Kraft: Das ist jetzt eine Frage, die könnte man mit einem halbstündigen Referat beantworten, aber ich will es mal ganz kurz sagen: In der Sanierung ging es darum, in erster Linie die Kostenstruktur, also Leistungsstruktur und Kostenstruktur in Deckung zu bringen. Das lief immer ganz weit auseinander. Und wir hatten da relativ schnell, nachdem ich bestellt worden war, schon am anderen Tag nach meiner Bestellung mit der Behörde einen Fahrplan ausgearbeitet, wie das Ganze laufen sollte oder laufen könnte. Der Fahrplan war so, dass wir eine erste Konferenz, eine Perspektivkonferenz damals vereinbart hatten. In dieser Konferenz sollte eine Bestandsaufnahme erfolgen: Wo sind die Probleme, wie groß sind die Probleme? Und dann sollte das Ganze nach einer Frist von etwa zwei Monaten, auf die man sich dann vorbereiten konnte als Stiftung, in einer Weise bearbeitet werden, dass die Probleme zahlenmäßig bewertet werden, dass die Dimensionen klar werden sollten: Was war eigentlich an Problemen da? Am Ende dieser ganzen Aktion gab es einen Katalog von über 100 Aufgaben, die die Stiftung in ihrer Organisationsstruktur bewältigen musste. Da gab es dann ein Gremium, das das Ganze verfolgte und so weiter. Das war die eine Seite, und die andere Seite waren dann die Partner, die in der Sanierung mit hinzugezogen werden mussten. Das waren einmal die Banken, dann war es die Kirche, dann war es die BAGS, also das Amt der Stadt Hamburg, das dafür zuständig war, und Alsterdorf. Und alle vier [Anmerkung: Sanierungspartner waren es mehr. Die Banken bestanden aus der Hausbank und zwei Großbanken] mussten letztlich zum Konsens geführt werden, zusammen ein Volumen von 51 Millionen DM aufzubringen. Und dass es 51 Millionen DM wurden, hing auch damit zusammen, dass die Stiftung das Gesamtvolumen einer Sanierung damals mit 106 Millionen dargestellt hatte. Und daraufhin kam, als sie das dann im Sanierungskonzept gesehen hatte, die Behörde als Erstes und sagte: Also von eurem Betrag ziehen wir erst mal die Hälfte ab! Und dann blieben 51 Millionen übrig. [Anmerkung: Den Gesamtsanierungsbedarf bezifferte die Stiftung auf circa 106 Millionen DM, wobei die Stiftung sofort erklärte, etwas mehr als die Hälfte dieses Bedarfes durch Einsparungen und Vermögensverwertung beziehungsweise Kreditaufnahme selbst übernehmen zu können. Unter Berücksichtigung dieser Eigenleistung wurde dann der Sanierungsbedarf in Höhe von circa 51 Millionen DM unstreitig gestellt.]

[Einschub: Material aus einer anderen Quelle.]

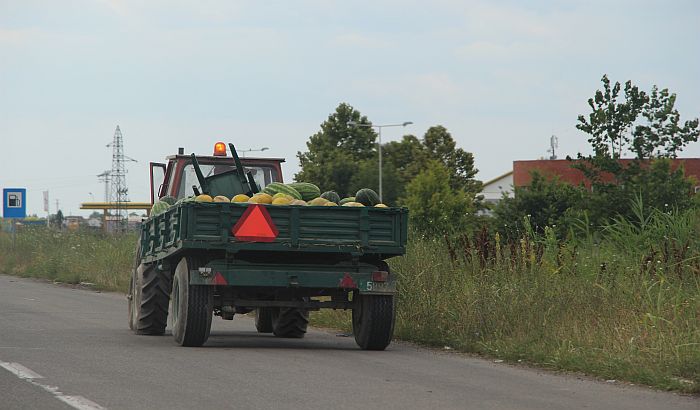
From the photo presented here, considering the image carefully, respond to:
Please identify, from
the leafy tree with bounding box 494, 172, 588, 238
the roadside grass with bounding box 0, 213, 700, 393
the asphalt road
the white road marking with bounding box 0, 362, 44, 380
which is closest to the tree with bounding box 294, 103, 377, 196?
the leafy tree with bounding box 494, 172, 588, 238

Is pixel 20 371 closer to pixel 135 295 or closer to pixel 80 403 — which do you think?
pixel 80 403

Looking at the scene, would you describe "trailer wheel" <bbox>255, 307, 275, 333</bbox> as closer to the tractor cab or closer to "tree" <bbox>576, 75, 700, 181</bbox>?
the tractor cab

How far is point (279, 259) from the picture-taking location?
14.7 m

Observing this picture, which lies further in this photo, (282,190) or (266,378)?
(282,190)

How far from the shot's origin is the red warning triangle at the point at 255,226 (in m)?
13.8

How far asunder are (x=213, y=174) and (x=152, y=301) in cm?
185

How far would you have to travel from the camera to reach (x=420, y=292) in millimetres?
16641

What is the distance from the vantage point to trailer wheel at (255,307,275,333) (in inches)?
703

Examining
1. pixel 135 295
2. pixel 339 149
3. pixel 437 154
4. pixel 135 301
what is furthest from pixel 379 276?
pixel 437 154

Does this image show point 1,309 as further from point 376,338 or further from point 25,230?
point 25,230

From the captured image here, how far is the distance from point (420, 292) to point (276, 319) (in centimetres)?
210

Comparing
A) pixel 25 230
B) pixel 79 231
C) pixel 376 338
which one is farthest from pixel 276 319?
pixel 25 230

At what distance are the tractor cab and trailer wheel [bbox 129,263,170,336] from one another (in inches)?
48.2

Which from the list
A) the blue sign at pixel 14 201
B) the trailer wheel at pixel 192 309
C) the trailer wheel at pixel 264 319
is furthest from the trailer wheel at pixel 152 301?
the blue sign at pixel 14 201
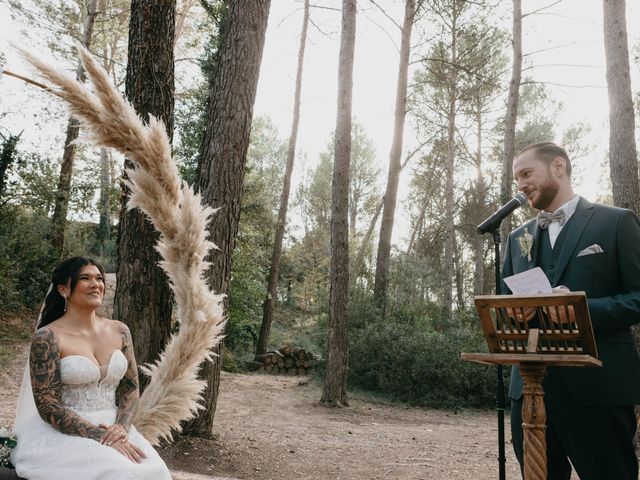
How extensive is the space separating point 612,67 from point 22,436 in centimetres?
709

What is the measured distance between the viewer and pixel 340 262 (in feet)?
30.3

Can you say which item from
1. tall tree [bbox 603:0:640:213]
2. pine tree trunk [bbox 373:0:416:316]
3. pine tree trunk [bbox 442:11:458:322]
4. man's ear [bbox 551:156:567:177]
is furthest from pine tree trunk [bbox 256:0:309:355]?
man's ear [bbox 551:156:567:177]

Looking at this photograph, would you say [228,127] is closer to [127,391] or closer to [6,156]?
[127,391]

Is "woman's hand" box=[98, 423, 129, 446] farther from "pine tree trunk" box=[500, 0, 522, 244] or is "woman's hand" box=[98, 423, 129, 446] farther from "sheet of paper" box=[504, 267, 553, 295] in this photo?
"pine tree trunk" box=[500, 0, 522, 244]

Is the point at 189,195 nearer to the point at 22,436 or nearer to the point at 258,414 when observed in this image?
the point at 22,436

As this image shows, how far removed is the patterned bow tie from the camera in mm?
2416

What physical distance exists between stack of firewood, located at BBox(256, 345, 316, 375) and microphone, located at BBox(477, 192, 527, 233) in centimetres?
1225

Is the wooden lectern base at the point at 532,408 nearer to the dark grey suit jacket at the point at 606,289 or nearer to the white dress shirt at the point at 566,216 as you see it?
the dark grey suit jacket at the point at 606,289

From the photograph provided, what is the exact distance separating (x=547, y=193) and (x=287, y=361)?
13.3 metres

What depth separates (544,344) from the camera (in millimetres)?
1883

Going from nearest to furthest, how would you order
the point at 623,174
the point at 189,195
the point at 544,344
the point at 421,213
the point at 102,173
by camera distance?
the point at 189,195 < the point at 544,344 < the point at 623,174 < the point at 102,173 < the point at 421,213

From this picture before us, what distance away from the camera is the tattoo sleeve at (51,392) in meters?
2.34

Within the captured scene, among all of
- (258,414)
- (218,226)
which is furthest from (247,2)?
(258,414)

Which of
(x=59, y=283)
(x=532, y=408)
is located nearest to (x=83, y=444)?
(x=59, y=283)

Schulz: Da war vieles ja sehr strategisch und auch am Ende sehr nachhaltig, was von Ihnen veranlasst wurde. Wie viel glĂĽckliche FĂĽgung stellte sich dabei ein?

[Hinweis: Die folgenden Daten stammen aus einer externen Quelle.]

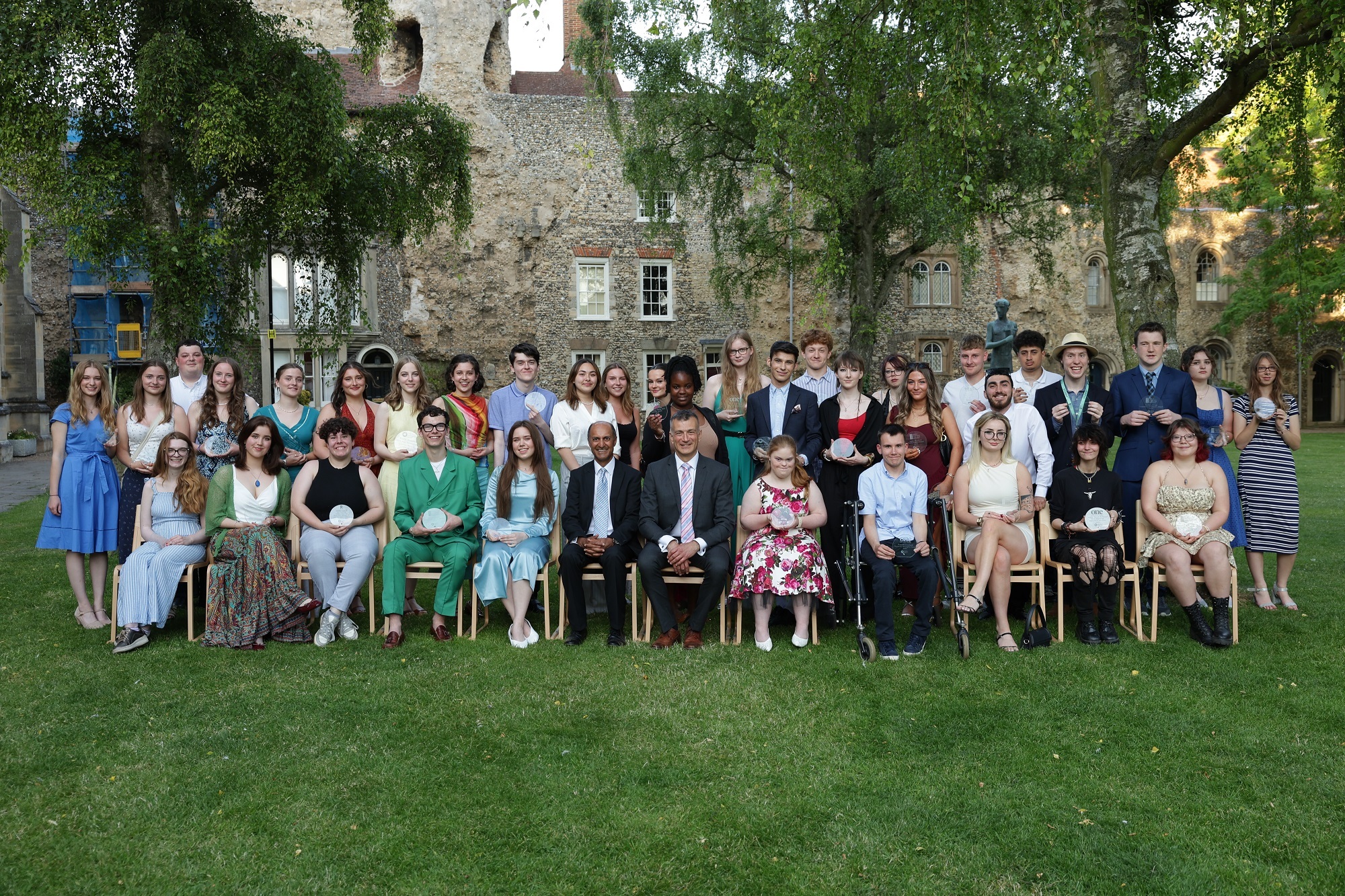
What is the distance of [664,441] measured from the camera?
261 inches

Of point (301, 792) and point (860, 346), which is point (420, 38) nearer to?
point (860, 346)

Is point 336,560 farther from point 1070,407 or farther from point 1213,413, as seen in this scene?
point 1213,413

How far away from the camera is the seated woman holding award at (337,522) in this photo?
240 inches

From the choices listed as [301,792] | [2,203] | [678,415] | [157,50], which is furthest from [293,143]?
[2,203]

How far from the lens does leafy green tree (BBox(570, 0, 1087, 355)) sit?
6625mm

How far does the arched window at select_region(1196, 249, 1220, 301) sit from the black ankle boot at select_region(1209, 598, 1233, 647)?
31.1 metres

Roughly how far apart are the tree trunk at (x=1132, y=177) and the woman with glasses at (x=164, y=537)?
7.06 m

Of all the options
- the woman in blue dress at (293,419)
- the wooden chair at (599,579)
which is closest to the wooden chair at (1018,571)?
the wooden chair at (599,579)

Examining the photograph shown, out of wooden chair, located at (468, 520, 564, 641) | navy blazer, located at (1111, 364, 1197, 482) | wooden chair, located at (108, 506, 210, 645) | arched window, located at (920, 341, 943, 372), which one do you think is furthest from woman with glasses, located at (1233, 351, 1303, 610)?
arched window, located at (920, 341, 943, 372)

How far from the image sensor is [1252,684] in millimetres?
4980

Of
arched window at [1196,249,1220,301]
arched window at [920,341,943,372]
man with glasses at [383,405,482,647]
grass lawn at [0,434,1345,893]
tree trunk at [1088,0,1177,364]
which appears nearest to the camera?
grass lawn at [0,434,1345,893]

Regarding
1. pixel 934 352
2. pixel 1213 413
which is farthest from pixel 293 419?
pixel 934 352

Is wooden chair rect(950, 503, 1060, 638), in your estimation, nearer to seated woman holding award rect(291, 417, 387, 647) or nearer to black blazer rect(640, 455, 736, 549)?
black blazer rect(640, 455, 736, 549)

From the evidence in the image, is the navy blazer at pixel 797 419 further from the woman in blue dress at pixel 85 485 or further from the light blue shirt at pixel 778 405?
the woman in blue dress at pixel 85 485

Kraft: Glückliche Fügung, die erste, vielleicht die wichtigste, war unsere Beziehung zu der BAGS [Behörde für Arbeit, Gesundheit und Soziales], insbesondere zu dem Leiter des Amtes für Rehabilitation. Das war damals Ulrich Koch, der hatte ein großes Interesse daran, Alsterdorf am Leben zur erhalten, sodass wir in der Behörde jemand hatten, der eher kooperiert hatte als jemand, der immer nur gegenüberstand und kritisierte und Forderungen stellte. Vielmehr hatte er auch das Wissen des damaligen Amtes für Rehabilitation mit eingebracht in den Sanierungsprozess. Und das war ein Grund, warum der ganze Prozess relativ schnell und reibungslos laufen konnte. Und das war für mich eben auch das Wichtige, dass ich in der Lage war, auch zu Herrn Koch und dann auch zur Senatorin, Frau Fischer-Menzel, einen wirklich guten Kontakt aufzubauen. Das Ganze war dann auch bei den Banken mit den entsprechenden Vorständen der Banken so.

Schulz: Was waren Ihre persönlichen Erfolgsfaktoren in diesem komplexen und turbulenten Geschehen?

Kraft: Es gab Partner, die positiv mitmachten. Da sind natürlich die MAV und die Mitarbeitenden noch mal ein eigenes Thema, aber ohne die wäre es überhaupt nicht gegangen.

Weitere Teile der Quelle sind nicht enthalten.